Thursday, December 08, 2005

Back To Work (for the time being... )

With a lot of time on my hands during our hospital stay, I did have a chance to contemplate this matter of 'Integral Work' some more. Being put in a position where I didn't have the comforts of home at hand, having few distractions, and several sleepless nights on a cot covered in one of those plastic mattress pads (I guess, just in case I peed the bed!) left me with a considerable amount of time for further thought on the matter. One of the initial things that struck me about 'Integral Work' was not that it would be easy and effortless, as much as that a truly 'Integral Vocation' would challenge one physically, mentally, psychologically, emotionally, and spiritually.

Perhaps it is owed to the ideals of my 2o's. Perhaps it was a misunderstanding of what 'following one's bliss,' ala Josepch Campbell, really consisted of. I guess I thought that finding the 'perfect job' like finding one's soul-mate (the perfect lover) would make everything easy as pie. Life, in other words would be effortless in both the bedroom and the boardroom.

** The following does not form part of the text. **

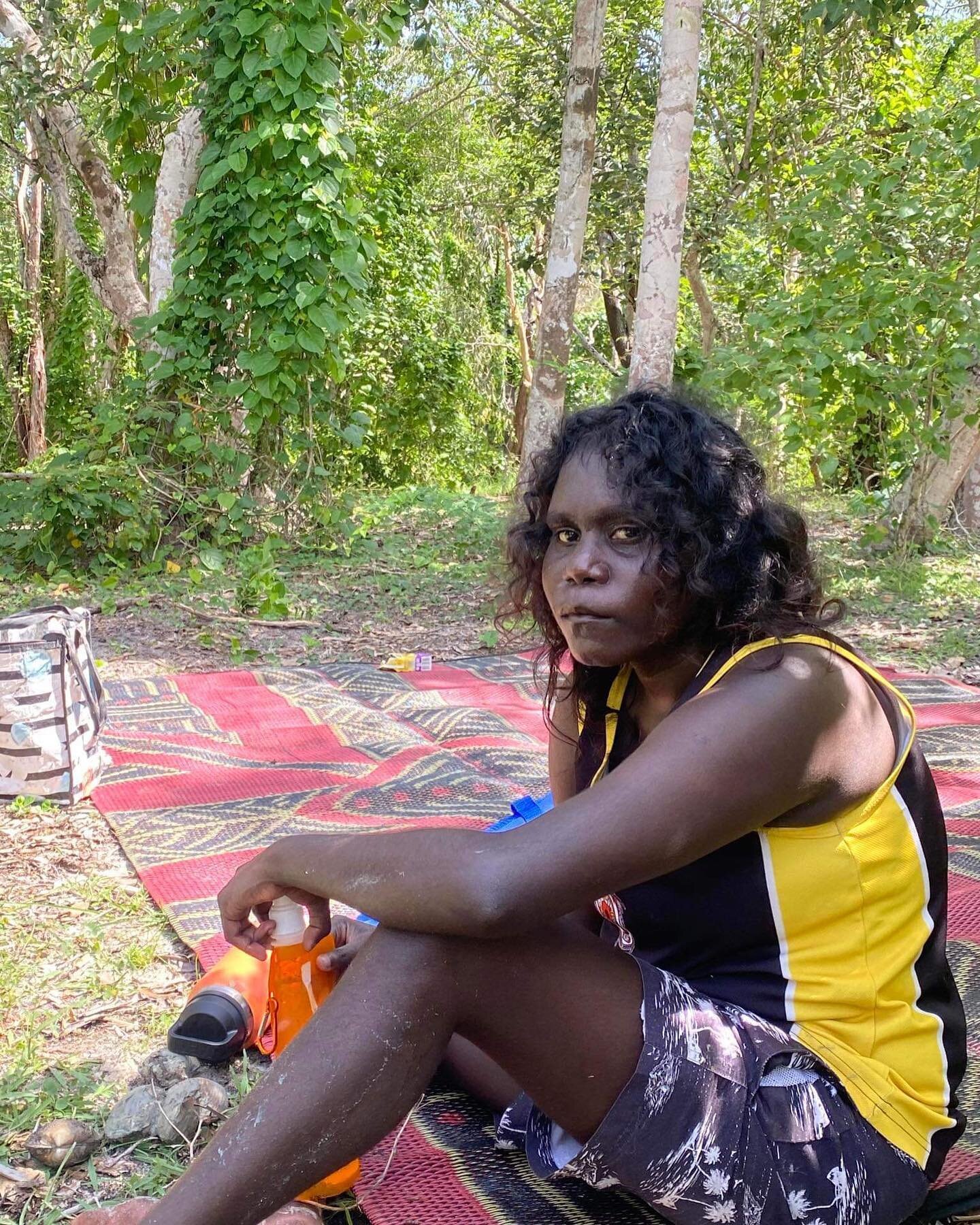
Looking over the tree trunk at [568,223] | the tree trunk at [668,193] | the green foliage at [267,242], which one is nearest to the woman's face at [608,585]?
the tree trunk at [668,193]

I am not so naive now. Nor do I suspect that it would be beneficial to not be challenged. We--provided we are going to evolve, transform, grow, develop, mature... or whatever word-concept you happen to prefer as a stand-in for those terms--require challenging circumstances and conditions that call on us to extend our capacity. Yes, our capacity for creativity under fire. Yes, our capacity for calm under pressure. Yes, our capacity for insight at just the right time, in just the right way. Yes, our capacity in terms of the ability we have to do work that engages us in as many areas as possible.

To get a sense of what I am conveying here, recall a time when you laid your head down at night, prepared to go to sleep, and realized how you were both totally and completely spent, as well as deeply fulfilled. This is what 'Intergal Work' serves to accomplish: we are both spent and satisfied at every level of our Being. It is a contented exhaustion. We don't have anything more to give. We gave the world all we could that day. We know it. We don't go to bed unfufilled and discontented--nor do we need a drug or pharmaceutical to put us to sleep because we left a stone or two unturned and we know, i.e., our guilty conscience haunts us into restless fits of tossing and turning. We lay down at night with nothing held back either physically, emotionally, mentally, or spiritually. We go to bed empty.